Container Environments#

Deploy NeMo Curator in containerized environments for reproducible, scalable data curation pipelines with pre-configured dependencies and optimized runtime settings.

Overview#

NeMo Curator provides official Docker containers with all dependencies pre-installed and optimized for production workloads. Containers offer:

  • Reproducible Environments: Consistent software stack across development, testing, and production

  • Simplified Deployment: No manual dependency installation or environment configuration

  • GPU Acceleration: Pre-configured CUDA, cuDNN, and NVIDIA libraries for optimal performance

  • Multi-Modal Support: Built-in support for text, image, video, and audio curation

  • Cloud-Ready: Compatible with Kubernetes, Docker Swarm, and cloud container orchestries

When to use containers:

  • Production deployments requiring consistency and reliability

  • Multi-node cluster processing with identical environments

  • CI/CD pipelines for automated data curation workflows

  • Quick prototyping without local environment setup

  • GPU-accelerated processing in cloud environments

Available Containers#

Main NeMo Curator Container#

The primary container includes comprehensive support for all curation modalities:

Container registry: nvcr.io/nvidia/nemo-curator:25.09

Supported modalities:

  • ✅ Text curation (CPU/GPU)

  • ✅ Image curation (GPU required)

  • ✅ Video curation (GPU required, FFmpeg included)

  • ✅ Audio curation (GPU required for ASR)

Pre-installed components:

  • NeMo Curator with all optional dependencies ([all] extras)

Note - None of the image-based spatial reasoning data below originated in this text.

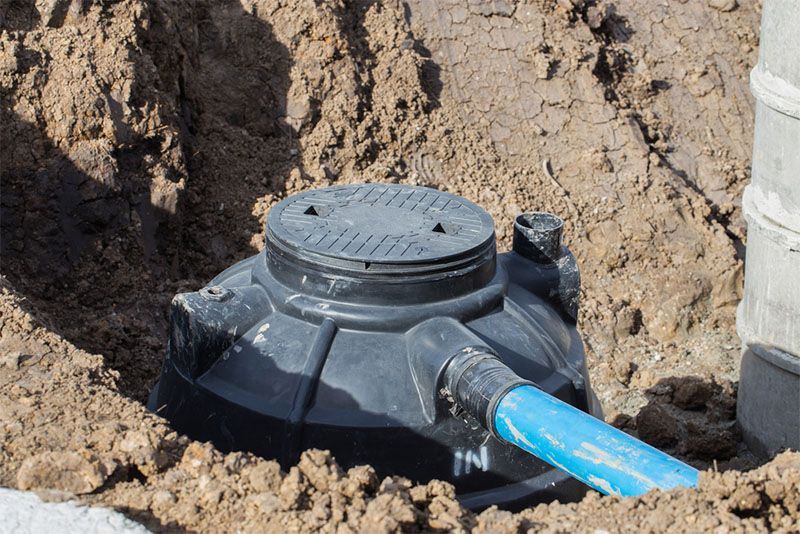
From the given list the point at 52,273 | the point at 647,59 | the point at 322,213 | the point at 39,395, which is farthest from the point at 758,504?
the point at 647,59

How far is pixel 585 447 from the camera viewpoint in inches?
105

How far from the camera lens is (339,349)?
3039 mm

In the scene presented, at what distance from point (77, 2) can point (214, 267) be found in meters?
1.63

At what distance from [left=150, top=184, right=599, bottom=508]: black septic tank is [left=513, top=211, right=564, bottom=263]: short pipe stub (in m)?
0.26

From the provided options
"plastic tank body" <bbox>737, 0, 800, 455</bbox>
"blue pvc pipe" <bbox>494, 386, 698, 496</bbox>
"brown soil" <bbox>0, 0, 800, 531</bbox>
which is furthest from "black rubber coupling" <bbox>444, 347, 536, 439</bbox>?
"plastic tank body" <bbox>737, 0, 800, 455</bbox>

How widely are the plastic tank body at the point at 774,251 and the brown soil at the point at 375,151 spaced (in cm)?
31

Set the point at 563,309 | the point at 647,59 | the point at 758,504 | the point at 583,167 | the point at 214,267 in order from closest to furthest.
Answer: the point at 758,504, the point at 563,309, the point at 214,267, the point at 583,167, the point at 647,59

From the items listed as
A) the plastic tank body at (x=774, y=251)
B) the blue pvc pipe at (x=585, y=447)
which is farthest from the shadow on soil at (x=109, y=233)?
the plastic tank body at (x=774, y=251)

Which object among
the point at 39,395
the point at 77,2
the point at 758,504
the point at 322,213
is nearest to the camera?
the point at 758,504

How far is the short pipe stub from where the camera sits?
11.7ft

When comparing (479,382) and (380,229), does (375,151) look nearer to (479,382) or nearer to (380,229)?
(380,229)

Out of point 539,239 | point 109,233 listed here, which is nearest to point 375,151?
point 109,233

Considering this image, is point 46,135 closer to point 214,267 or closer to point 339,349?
point 214,267

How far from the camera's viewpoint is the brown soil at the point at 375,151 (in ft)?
16.9
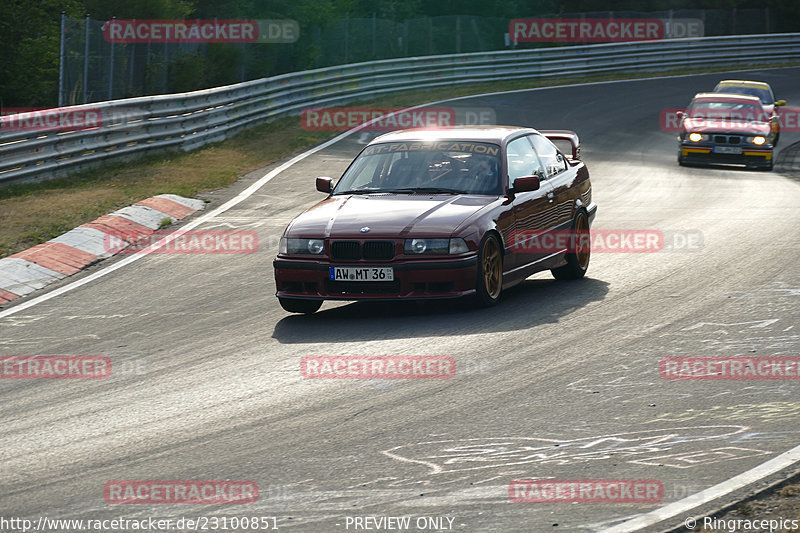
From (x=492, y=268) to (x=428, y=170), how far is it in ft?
4.22

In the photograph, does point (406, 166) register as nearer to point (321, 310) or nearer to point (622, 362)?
point (321, 310)

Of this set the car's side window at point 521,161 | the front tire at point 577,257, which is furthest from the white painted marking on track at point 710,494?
the front tire at point 577,257

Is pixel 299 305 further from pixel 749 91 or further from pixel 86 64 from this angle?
pixel 749 91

  • CUDA 12.8.1 with cuDNN

  • Python 3.12 with uv package manager

  • FFmpeg 7+ with NVENC support (for video processing)

  • Ray, Dask, and distributed computing frameworks

  • NVIDIA optimized Python packages

Curator Environment#

Table 33 Curator Environment Configuration#

Property

Value

Python Version

3.12

CUDA Version

12.8.1 (configurable)

Operating System

Ubuntu 24.04 (configurable)

Base Image

nvidia/cuda:${CUDA_VER}-cudnn-devel-${LINUX_VER}

Package Manager

uv (Ultrafast Python package installer)

Installation

NeMo Curator installed with all optional dependencies ([all] extras) using uv with NVIDIA index

Environment Path

Virtual environment activated by default: /opt/venv/bin:$PATH


Container Build Arguments#

The main container accepts these build-time arguments for environment customization:

Argument

Default

Description

CUDA_VER

12.8.1

CUDA version

LINUX_VER

ubuntu24.04

Base OS version

CURATOR_ENV

ci

Curator environment type

INTERN_VIDEO_COMMIT

09d872e5...

InternVideo commit hash for video curation

NVIDIA_BUILD_ID

<unknown>

NVIDIA build identifier

NVIDIA_BUILD_REF

-

NVIDIA build reference


Environment Usage Examples#

Text Curation#

Uses the default container environment with CPU or GPU workers depending on the module.

Image Curation#

Requires GPU-enabled workers in the container environment.